The thought of a legal partnership with either of these two former roommates just to milk the system cracks me up. I love them both for who they are but seriously, how can you enter into a marriage just for legal benefits? My husband came along while I was happy in my own skin-looking for nobody. I think when you are not looking at all is when you are most likely to recognize that special person is looking at you.

Sorry for getting off topic. Where I had intended to go was that people also get a divorce to beat the system. Yesterday my beautician told me she knows of five couples who have divorced but live together so that both of them can draw disability. She said with married couples only one can draw disability. My oh my.


----------



## Matt73 (Jan 5, 2012)

Haven't read through these posts, didn't read through the last thread (I had a feeling it would just tick me off...and I've learned that, for the most part, you can't change people's minds). So...with that said, I'll keep it simple. In my 38 years and 18 years of those being an openly gay man, I've learned that homophobes and people that, generally, have "issues" with homosexuality are fearful of something within themselves. I'm not saying that homophobia and not agreeing with same-sex marriage are the same thing, necessarily. But why the heck do people care who anyone sleeps with and, furthermore, why are they worried about the "institution" of marriage being destroyed by gay marriage when the institution is non-existent in the first place?
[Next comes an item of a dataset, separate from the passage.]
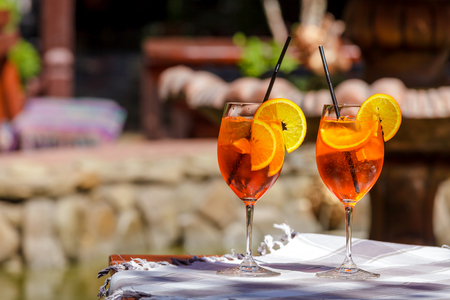 Aperol spritz cocktail in glass on the wooden table against a bright sunny cafe. Stock fotó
I don't endorse marriage and don't believe in the institution at all, between anyone (it's just a contract for tax/legal purposes). But I will attend marriages between my friends, gay and straight, because _they_ feel it is important; and it is moving and I feel privileged to be there to witness their vows. Fear or Love? It's that simple...


----------



## susanne (Jan 5, 2012)

In this life, when someone finds love, it's something to be celebrated, not questioned or criticized. As I said in the previous thread, it's become common place to ask "what would Jesus do?" I have no doubt that Jesus would welcome gays and lesbians with open arms.


----------



## Matt73 (Jan 5, 2012)

susanne said:


> In this life, when someone finds love, it's something to be celebrated, not questioned or criticized. As I said in the previous thread, it's become common place to ask "what would Jesus do?" I have no doubt that Jesus would welcome gays and lesbians with open arms.


XOXOXOX



Wise woman, you are, Susanne (did I sound like Yoda there lol?).


----------



## alongman (Jan 6, 2012)

Matt73 said:


> XOXOXOX
> 
> 
> 
> Wise woman, you are, Susanne (did I sound like Yoda there lol?).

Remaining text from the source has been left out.